Net cash flows generated from financing activities of US$27.23 million was due to proceeds from loans and borrowings of US$40.62million offset with repayment of loans and borrowings of US$8.31 million and payment of dividend to non-controlling interest of subsidiaries of US$5.09 million.
Coal demand in GEAR's key export markets, China and India,
remain robust in the first half of 2017. Short-term supply issues in China were exacerbated by weaker-than-expected hydropower brought about by the closure of up to two thirds of hydropower plants capacity to limit damage due to flooding as a result of higher rain fall. This continued to lend support to global import demand for thermal coal in the period under review. Reflecting this, the price of FOB Kalimantan 4,200 kcal/kg GAR coal rose 3.6% to US$42.50/MT at end July.

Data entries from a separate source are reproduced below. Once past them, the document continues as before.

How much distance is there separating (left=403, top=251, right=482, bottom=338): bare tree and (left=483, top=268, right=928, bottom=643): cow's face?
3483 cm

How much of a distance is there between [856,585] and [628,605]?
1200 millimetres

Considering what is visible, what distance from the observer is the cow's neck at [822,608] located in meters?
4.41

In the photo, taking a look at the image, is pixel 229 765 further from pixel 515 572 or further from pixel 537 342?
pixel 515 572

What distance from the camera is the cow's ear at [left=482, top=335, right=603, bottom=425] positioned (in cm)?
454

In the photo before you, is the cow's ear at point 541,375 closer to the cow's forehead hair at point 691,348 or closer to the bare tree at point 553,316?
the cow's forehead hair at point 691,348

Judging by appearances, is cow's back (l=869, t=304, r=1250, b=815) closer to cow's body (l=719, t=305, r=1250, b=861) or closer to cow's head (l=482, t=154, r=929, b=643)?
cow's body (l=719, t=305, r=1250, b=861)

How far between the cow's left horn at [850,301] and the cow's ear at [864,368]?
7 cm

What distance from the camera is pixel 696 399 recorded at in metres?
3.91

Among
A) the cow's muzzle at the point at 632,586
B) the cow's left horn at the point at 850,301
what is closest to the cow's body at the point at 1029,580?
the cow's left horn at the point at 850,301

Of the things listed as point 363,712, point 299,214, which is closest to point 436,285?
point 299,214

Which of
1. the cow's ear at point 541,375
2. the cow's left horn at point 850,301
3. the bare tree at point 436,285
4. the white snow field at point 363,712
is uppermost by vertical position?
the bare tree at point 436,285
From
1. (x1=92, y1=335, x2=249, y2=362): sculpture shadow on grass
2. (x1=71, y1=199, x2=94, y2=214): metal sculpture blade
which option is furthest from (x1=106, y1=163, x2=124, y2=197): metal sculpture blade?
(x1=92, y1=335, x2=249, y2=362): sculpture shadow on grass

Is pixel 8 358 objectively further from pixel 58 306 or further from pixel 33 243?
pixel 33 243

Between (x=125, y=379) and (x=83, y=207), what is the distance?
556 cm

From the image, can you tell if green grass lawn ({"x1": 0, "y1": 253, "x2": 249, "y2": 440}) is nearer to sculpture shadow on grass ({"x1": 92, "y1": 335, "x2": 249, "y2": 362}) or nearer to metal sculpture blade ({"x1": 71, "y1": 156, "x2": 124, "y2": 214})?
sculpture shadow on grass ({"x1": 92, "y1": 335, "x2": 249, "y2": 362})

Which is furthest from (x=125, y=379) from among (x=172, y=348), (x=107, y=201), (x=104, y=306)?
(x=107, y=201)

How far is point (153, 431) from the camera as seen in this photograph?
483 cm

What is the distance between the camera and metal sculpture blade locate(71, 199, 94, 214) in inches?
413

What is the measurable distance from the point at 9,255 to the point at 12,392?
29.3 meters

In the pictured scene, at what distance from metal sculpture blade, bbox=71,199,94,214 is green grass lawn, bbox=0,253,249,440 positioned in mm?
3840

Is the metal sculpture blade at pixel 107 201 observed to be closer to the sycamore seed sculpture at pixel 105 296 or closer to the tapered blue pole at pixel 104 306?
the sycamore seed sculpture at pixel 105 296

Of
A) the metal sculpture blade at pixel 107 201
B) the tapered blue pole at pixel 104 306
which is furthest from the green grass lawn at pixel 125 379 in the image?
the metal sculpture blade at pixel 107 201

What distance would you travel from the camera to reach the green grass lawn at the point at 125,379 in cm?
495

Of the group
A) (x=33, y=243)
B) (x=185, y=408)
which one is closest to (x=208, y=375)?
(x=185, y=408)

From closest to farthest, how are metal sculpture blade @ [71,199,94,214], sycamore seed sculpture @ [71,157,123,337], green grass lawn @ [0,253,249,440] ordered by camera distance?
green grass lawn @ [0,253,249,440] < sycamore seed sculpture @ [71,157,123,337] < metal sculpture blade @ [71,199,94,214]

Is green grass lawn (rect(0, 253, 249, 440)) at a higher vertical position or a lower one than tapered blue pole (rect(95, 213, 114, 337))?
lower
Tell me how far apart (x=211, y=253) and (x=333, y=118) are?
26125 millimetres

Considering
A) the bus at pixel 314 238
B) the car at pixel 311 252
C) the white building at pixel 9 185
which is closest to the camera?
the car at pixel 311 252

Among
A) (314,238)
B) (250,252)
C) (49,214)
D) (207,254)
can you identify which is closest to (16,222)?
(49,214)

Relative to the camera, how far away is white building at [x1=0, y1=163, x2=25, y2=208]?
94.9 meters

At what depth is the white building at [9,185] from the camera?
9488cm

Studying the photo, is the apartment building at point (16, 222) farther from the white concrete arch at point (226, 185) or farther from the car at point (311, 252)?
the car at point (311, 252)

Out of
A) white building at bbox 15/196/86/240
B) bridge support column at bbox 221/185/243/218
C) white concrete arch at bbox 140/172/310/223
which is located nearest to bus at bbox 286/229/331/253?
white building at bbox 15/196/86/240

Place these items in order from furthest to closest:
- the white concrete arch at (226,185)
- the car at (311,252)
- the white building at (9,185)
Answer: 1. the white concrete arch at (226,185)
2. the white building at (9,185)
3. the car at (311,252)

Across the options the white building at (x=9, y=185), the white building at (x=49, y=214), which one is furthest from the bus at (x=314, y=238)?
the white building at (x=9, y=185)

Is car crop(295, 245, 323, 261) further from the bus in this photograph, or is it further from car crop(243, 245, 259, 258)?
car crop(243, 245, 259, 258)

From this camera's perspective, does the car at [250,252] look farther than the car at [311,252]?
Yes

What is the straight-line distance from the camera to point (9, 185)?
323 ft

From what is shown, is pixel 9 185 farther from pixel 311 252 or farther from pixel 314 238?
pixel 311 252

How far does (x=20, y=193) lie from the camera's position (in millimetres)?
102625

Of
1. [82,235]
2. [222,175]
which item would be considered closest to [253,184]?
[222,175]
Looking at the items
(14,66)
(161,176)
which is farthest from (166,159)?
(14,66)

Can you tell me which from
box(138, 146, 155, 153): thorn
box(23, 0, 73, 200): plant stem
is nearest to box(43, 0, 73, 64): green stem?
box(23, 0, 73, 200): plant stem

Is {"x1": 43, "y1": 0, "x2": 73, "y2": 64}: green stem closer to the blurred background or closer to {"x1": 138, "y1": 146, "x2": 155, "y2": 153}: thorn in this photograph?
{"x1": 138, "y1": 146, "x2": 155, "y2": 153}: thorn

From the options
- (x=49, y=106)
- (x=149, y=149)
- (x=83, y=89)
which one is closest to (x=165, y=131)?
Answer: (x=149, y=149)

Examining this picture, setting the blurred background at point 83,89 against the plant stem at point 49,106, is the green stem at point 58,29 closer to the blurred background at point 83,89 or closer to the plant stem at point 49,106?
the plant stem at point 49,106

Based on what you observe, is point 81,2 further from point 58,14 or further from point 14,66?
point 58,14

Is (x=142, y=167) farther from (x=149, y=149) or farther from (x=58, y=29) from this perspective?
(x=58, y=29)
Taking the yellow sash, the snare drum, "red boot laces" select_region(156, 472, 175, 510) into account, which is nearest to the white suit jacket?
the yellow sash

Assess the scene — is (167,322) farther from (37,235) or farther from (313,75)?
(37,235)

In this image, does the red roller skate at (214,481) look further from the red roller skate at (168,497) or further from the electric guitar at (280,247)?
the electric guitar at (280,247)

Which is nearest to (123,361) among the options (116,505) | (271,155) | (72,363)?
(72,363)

The Group continues to maintain a positive outlook for its coal business as the global reliance on coal is set to remain for decades despite the growth in renewable energy sources.
New industry data on the world's biggest developers of coal-fired power plants showed that China's
energy companies will make up nearly half of the new coal generation expected to go online in the next decade.
On the domestic front, the Indonesian government's electrification programme to add 35,000 megawatts (MW)
in power generation capacity across the country by 2019 continues to be a key driver for demand.
In the current operating landscape,
GEAR believesthat it is well-positioned to capture opportunities brought about by the increasing coal demand with its raised production capacity and established branding of its BIB 4,000 – 4,200 GAR coal.